Thursday, December 15, 2005
It's time for "Library 2.0: the Conference"
This morning, I decided that I want to see a "Library 2.0" conference in Ohio. I want national speakers (from St Joseph County, from Anne Arbor, from Seattle Public, from Salt Lake City Public) to talk about the transformation of their buildings and services to meet their patrons where they are. I want gaming demonstrations. I want OCLC to come and talk about their findings regarding user perceptions and the library brand. I want an art/design company to create avatars for librarians to use on their blogs, their IM clients, their Skype accounts. I want someone to talk about Wiki subject guides, library Flickr accounts, and RSS feeds from the catalog. I want a panel of ILS vendors to talk about what they're doing regarding graphical navigation systems, user alerting, and the dis-aggregation of their products (I want to hear them say that their products offer better resource discovery than Amazon.com, and have an audience "boo" them).
And while I started hammering the IT button pretty hard at the end of that last paragraph, it's not about technology. It's about vision, services, and tools. It's about building the willingness of Ohio's libraries to imagine what they can do next.
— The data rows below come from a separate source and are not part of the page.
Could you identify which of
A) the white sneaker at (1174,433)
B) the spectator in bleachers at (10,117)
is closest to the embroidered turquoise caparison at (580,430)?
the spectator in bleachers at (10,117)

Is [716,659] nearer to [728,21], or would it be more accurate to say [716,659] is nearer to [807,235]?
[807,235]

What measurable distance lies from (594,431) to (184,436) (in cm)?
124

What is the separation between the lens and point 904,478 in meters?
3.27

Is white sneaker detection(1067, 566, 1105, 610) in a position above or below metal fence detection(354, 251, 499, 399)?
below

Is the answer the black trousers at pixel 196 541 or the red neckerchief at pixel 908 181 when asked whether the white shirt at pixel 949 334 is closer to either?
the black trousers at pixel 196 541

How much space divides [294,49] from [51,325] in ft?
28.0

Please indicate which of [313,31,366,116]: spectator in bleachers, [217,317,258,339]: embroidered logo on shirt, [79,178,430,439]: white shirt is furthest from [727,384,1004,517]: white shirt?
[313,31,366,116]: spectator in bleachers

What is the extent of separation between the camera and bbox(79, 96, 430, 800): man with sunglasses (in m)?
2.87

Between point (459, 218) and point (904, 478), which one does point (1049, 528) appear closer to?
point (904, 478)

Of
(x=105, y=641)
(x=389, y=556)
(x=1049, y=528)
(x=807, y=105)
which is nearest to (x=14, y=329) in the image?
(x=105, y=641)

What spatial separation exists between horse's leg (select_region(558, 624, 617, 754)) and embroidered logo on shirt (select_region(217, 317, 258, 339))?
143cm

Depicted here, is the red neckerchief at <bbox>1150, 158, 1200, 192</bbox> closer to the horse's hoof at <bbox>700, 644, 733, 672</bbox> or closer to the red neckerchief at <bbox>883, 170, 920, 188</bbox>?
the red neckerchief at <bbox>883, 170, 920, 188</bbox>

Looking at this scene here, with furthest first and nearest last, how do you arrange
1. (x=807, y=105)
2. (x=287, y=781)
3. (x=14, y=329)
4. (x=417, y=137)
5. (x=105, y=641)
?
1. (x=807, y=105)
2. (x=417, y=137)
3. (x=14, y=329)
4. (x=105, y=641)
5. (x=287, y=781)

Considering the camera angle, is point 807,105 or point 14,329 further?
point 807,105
I'm impatient. October 2007, the date of the next statewide OLC conference, seems too far away to make this happen. But knowing how the OLC planning cycle begins rolling as a tiny snowball, already with unstoppable momentum by the time I notice it's happening, I thought I'd put my plugs in early. "Library 2.0" is a conversation that is happening among the visionaries now, and I think it's a conversation that Ohio libraries should want to be a part of...even if it takes us 22 months to get there.